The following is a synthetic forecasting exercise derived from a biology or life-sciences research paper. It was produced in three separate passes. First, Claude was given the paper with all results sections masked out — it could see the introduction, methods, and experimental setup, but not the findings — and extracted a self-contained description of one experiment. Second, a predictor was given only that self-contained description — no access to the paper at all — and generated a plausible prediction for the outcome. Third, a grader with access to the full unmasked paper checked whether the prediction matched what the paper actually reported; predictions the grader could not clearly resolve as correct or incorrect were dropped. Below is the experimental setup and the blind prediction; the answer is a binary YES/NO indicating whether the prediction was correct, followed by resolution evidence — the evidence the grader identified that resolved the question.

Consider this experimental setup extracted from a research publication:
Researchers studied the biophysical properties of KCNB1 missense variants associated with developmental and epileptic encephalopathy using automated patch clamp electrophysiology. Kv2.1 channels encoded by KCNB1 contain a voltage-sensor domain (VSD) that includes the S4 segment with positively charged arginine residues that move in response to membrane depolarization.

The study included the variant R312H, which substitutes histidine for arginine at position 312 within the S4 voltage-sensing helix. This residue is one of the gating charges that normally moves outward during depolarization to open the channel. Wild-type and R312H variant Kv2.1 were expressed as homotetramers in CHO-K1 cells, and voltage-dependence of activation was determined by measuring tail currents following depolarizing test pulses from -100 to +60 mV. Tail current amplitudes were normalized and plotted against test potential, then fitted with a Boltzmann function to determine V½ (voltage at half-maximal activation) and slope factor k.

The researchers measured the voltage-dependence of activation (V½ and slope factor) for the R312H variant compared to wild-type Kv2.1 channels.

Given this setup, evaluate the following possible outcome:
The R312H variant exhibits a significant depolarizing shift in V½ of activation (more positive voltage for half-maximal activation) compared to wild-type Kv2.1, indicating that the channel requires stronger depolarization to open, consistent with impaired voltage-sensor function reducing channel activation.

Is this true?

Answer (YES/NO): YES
***
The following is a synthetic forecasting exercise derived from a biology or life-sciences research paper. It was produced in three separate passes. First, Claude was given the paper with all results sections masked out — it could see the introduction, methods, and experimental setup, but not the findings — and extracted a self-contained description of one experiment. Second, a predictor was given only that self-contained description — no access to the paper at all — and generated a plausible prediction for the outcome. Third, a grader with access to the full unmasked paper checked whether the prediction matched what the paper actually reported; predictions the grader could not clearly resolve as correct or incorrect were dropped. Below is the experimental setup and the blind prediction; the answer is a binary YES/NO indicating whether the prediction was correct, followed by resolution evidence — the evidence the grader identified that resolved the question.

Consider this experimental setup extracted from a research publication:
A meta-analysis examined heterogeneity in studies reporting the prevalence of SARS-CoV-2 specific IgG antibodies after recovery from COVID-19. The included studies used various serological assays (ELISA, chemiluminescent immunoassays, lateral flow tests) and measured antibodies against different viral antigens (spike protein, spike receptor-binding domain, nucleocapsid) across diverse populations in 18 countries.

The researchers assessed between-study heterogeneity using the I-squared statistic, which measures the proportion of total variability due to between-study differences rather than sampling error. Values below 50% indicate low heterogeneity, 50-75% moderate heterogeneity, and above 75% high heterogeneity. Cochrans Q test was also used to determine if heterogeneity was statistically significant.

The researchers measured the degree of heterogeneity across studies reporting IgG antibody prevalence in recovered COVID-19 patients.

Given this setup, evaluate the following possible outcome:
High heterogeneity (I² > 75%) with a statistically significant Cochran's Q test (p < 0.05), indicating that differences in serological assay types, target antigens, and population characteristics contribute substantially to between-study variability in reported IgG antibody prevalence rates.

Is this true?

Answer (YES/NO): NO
***
TASK INSTRUCTIONS:
Print only what lies in the material above starting at the line with "The researchers assessed" and ending at the line with "Answer (YES/NO): NO", every line exactly as given.

SOLVED EXERCISE:
The researchers assessed between-study heterogeneity using the I-squared statistic, which measures the proportion of total variability due to between-study differences rather than sampling error. Values below 50% indicate low heterogeneity, 50-75% moderate heterogeneity, and above 75% high heterogeneity. Cochrans Q test was also used to determine if heterogeneity was statistically significant.

The researchers measured the degree of heterogeneity across studies reporting IgG antibody prevalence in recovered COVID-19 patients.

Given this setup, evaluate the following possible outcome:
High heterogeneity (I² > 75%) with a statistically significant Cochran's Q test (p < 0.05), indicating that differences in serological assay types, target antigens, and population characteristics contribute substantially to between-study variability in reported IgG antibody prevalence rates.

Is this true?

Answer (YES/NO): NO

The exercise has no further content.